- Task description
Once you find the line containing "The researchers measured the", output it and every line after it to the end of the records, exactly.

- Stored items

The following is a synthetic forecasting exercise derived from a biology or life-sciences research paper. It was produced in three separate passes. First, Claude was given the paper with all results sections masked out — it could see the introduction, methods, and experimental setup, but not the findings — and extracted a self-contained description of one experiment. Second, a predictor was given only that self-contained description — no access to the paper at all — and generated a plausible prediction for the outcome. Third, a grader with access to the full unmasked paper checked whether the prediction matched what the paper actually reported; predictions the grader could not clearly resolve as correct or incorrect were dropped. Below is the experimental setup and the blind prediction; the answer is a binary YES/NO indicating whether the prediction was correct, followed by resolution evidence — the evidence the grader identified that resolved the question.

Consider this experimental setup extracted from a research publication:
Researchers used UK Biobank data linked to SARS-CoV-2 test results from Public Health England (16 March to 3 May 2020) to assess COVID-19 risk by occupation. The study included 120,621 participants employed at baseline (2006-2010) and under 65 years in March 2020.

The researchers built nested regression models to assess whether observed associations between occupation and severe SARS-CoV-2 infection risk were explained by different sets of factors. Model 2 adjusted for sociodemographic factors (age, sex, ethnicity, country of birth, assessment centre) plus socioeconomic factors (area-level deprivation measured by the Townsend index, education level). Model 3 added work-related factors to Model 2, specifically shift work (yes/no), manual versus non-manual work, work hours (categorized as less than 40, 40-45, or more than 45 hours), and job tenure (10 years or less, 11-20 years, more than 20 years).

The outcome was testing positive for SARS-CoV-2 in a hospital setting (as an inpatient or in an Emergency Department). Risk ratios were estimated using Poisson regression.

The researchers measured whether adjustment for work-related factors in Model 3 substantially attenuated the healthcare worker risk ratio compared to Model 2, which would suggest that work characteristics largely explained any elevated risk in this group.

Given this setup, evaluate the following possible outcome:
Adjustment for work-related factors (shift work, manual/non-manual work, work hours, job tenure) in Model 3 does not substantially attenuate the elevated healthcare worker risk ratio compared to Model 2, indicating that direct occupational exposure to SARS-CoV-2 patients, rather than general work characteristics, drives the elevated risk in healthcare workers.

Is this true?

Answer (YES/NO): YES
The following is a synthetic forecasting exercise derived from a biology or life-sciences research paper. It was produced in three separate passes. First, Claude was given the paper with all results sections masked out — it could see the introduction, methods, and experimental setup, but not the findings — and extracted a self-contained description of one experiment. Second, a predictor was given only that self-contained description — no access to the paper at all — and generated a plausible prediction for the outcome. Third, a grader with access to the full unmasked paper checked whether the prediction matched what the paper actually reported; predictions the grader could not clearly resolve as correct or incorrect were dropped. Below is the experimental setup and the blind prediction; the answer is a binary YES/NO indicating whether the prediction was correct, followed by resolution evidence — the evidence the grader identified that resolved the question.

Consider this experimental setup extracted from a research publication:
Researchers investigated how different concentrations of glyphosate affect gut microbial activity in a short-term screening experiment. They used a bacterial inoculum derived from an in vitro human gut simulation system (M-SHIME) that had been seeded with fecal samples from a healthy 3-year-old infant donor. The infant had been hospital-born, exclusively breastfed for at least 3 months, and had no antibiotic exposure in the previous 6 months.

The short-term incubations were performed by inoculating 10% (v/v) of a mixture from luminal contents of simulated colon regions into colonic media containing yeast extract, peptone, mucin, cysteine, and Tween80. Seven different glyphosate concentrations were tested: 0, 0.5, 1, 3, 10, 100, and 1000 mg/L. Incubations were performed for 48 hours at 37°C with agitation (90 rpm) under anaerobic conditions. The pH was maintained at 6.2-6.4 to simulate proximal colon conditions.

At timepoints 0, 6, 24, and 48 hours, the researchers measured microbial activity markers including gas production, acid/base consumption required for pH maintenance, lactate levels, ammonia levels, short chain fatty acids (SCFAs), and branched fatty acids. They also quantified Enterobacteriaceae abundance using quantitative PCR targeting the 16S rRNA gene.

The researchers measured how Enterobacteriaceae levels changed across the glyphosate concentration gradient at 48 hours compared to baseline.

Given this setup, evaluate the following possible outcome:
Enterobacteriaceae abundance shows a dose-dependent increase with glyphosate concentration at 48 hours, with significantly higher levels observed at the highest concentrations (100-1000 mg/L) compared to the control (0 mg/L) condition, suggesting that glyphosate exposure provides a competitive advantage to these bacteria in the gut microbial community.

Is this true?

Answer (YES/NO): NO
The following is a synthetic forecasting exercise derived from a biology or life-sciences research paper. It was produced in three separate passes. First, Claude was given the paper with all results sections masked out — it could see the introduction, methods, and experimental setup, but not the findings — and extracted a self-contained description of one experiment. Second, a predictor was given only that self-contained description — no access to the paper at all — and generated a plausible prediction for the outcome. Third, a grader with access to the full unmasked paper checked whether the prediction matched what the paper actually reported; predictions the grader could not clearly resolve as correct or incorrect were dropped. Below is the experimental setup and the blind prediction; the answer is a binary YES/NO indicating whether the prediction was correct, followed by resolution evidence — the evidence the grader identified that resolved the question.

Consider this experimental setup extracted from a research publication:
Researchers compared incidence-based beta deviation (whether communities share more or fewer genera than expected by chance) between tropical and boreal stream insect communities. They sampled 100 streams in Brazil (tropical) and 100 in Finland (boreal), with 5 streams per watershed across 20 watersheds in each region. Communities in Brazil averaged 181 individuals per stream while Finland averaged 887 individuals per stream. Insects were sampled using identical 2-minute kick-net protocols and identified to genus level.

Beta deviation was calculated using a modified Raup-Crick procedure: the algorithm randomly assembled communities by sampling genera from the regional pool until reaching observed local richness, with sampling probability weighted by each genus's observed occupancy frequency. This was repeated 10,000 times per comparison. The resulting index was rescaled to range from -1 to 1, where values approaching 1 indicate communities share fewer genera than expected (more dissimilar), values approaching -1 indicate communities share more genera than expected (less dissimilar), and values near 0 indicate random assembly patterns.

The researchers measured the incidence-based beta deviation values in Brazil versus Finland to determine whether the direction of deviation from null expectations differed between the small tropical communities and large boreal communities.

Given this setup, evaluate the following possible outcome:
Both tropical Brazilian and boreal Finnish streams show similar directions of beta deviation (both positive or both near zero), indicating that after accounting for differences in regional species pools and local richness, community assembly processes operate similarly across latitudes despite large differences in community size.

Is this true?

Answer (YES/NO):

- Written response
The researchers measured the incidence-based beta deviation values in Brazil versus Finland to determine whether the direction of deviation from null expectations differed between the small tropical communities and large boreal communities.

Given this setup, evaluate the following possible outcome:
Both tropical Brazilian and boreal Finnish streams show similar directions of beta deviation (both positive or both near zero), indicating that after accounting for differences in regional species pools and local richness, community assembly processes operate similarly across latitudes despite large differences in community size.

Is this true?

Answer (YES/NO):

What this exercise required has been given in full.